This Vignette accompanies the _CoRegNet_ package. It can be used either
to get some additional information about the methods or to get examples
of the use of the functions. Feel free to ask any question to the
package maintainer (remy.c.nicolle at gmail dot com).


# Introduction

The _CoRegNet_ package aims at inferring a large scale transcription
co-regulatory network from transcriptomic data and at integrating external data
on gene regulation to infer and analyze transcriptional programs. The
particularity of the network inference algorithm proposed in the package
is to learn co-regulation network in which gene regulation is modeled by
transcription factors acting in a cooperative manner to
synergistically regulate target genes.

The package was used in a study of Bladder Cancer to identify the driver
transcriptional programs from a set of 183 samples. Throughout this
Vignette, a smaller version of the transcriptomic dataset is used to
illustrate the use of the package.

```{r, eval=FALSE}
        library(CoRegNet)
        data(CIT_BLCA_EXP,HumanTF,CIT_BLCA_Subgroup)
        dim(CIT_BLCA_EXP)
        #showing 6 first TF in the gene expression dataset
        head(intersect(rownames(CIT_BLCA_EXP),HumanTF))
```

# Quick user guide

Here are the main functionalities of _CoRegNet_

1. Reconstruct a large-scale regulatory network from gene expression data
	```{r, eval=FALSE}
		grn = hLICORN(CIT_BLCA_EXP, TFlist=HumanTF)
	```
	
2. Infer transcription factor activity
	```{r, eval=FALSE}
		influence = regulatorInfluence(grn,CIT_BLCA_EXP)
	```
	
3. Retrieve inferred co-coregulators
	```{r, eval=FALSE}
		coregs= coregulators(grn)
	```
	
4. Analyze the network of cooperative regulators using an interactive display
	```{r, eval=FALSE}
		display(grn,CIT_BLCA_EXP,influence,clinicalData=CIT_BLCA_Subgroup)
	```




# Construction of a large-scale co-regulatory network from gene expression data


The inference algorithm implemented in the package is a hybrid version
of the LICORN algorithm.
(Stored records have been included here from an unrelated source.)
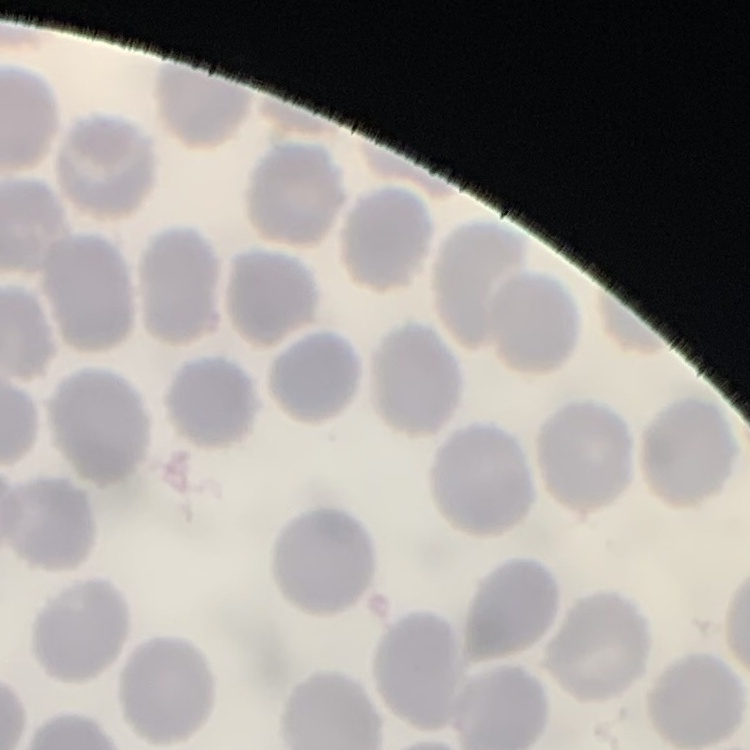
Summary:
  - Red blood cell morphology: no rouleaux formation
  - Preparation: thin peripheral smear
  - Image type: square crop of a larger photomicrograph
  - Stain: Field's or Giemsa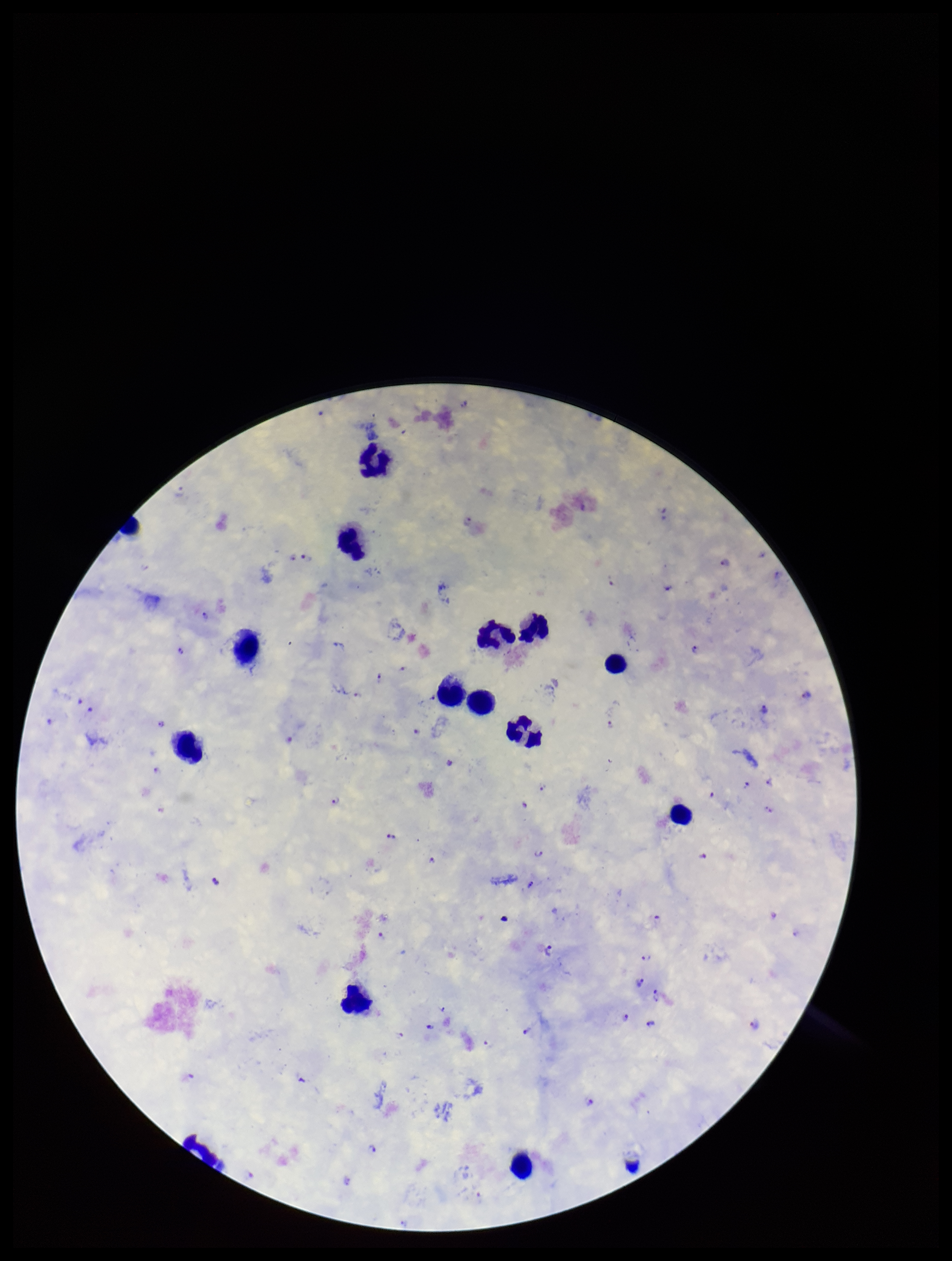
preparation = thick blood smear
stain = Giemsa
leukocyte count = 13
species reported for this patient = Plasmodium falciparum
field of view = one from this slide
capture = smartphone photograph through the microscope eyepiece
image size = 952×1261 pixels
Plasmodium parasites = detected
parasite count = 49
patient malaria status = positiveClassify this cell by malaria status.
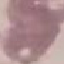
It is uninfected.

capture: smartphone through the microscope eyepiece
image_type: automatically extracted cell patch, resized to 64 × 64 pixels
preparation: thin smear
stain: GiemsaReport the malaria status of this cell.
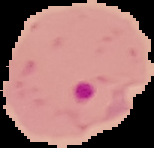
Parasitized.

Summary:
  - Image type: segmented cell region with the area outside set to black
  - Image size: 154×148 pixels
  - Preparation: thin blood smearAssess this cell for malaria.
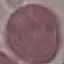

It is uninfected.

stain = Giemsa
image type = automatically extracted cell patch, resized to 64 × 64 pixels
preparation = thin blood smear
capture = smartphone camera at the microscope eyepiece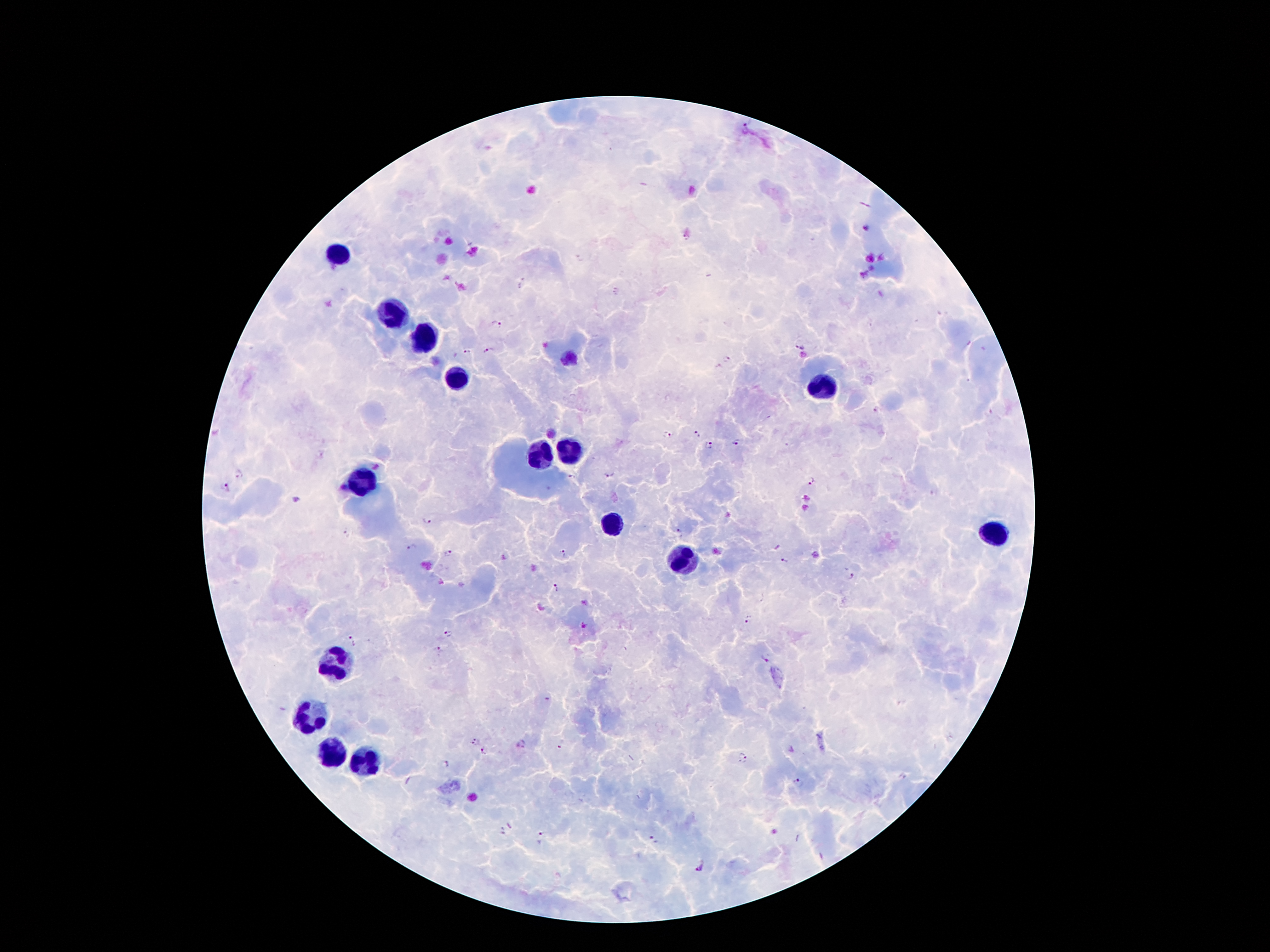

Approximate object centers, in pixels from the top-left corner. Malaria parasite locations: (x=865, y=229), (x=686, y=237), (x=616, y=291), (x=496, y=324), (x=799, y=346), (x=489, y=352), (x=468, y=354), (x=728, y=360), (x=697, y=434), (x=668, y=435), (x=709, y=445), (x=736, y=445), (x=238, y=474), (x=608, y=475), (x=572, y=477), (x=811, y=481), (x=225, y=487), (x=426, y=521), (x=348, y=532), (x=678, y=534), (x=412, y=549), (x=565, y=553), (x=449, y=554), (x=785, y=561), (x=850, y=577), (x=556, y=589), (x=748, y=618), (x=584, y=625), (x=447, y=634), (x=352, y=640), (x=440, y=651), (x=765, y=660), (x=474, y=740), (x=522, y=744), (x=484, y=751), (x=743, y=758), (x=446, y=764), (x=798, y=784), (x=509, y=825), (x=502, y=832), (x=542, y=838), (x=654, y=839), (x=702, y=868). Leukocyte locations: (x=338, y=258), (x=393, y=313), (x=426, y=342), (x=455, y=382), (x=823, y=388), (x=567, y=454), (x=537, y=458), (x=365, y=481), (x=607, y=521), (x=995, y=536), (x=680, y=563), (x=338, y=664), (x=311, y=714), (x=330, y=752), (x=367, y=767). Thick blood smear. 100x magnification. Image is 1270×952 pixels. Single field of view. Photographed through the microscope eyepiece with a smartphone camera. Giemsa-stained preparation. Patient malaria status: infected with Plasmodium falciparum.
It is both based on a discrete and continuous
version of the gene expression data. The reconstruction of the network
involves 4 steps. First, the gene expression data is discretized.
Second, all the potential sets of cooperative regulators are extracted
using the *apriori* algorithm of frequent itemset mining. Third, the
best combinations of co-activators and co-inhibitors are identified for
each gene. Finally, a continuous model of regulation using a linear
regression method with interaction terms is used to score the local gene
regulatory networks of each gene.


The minimal input datasets is:

- a gene expression data.frame or
matrix with unique column names and row names respectively containing sample and gene names
 

- a list of genes to be considered as Transcription factors
(TF). The package contains a default list of Human TF either in the form of
official gene symbol ( _data(HumanTF)_ ) or EntrezGene IDs ( _data(HumanTF\_entrezgene)_ ).


```{r, eval=FALSE}
    # An example of how to infer a co-regulation network
    grn =hLICORN(CIT_BLCA_EXP, TFlist=HumanTF)
    print(grn)
```


The transcriptomic dataset is by default discretized using the
_discretizeExpressionData_ function. This function can be used to discretize
gene expression data with or without a set of reference samples, 
such as healthy samples in the case of the study of a disease.
In both cases, the expression of genes is centered either towards the mean expression of all samples when no reference samples are given or towards the mean of the set of reference samples. Note that the expression is not scaled to obtain a unitary standard deviation.
Generally, even when reference samples are available, centering gene expression on the mean of all experiments performs well, especially on large datasets.
The expression values are then set to +1 when it exceeds a given threshold or to -1 when it goes below a given threshold or to 0 otherwise.
The choice of the threshold is either user defined or computed based on the overall distribution of the dataset.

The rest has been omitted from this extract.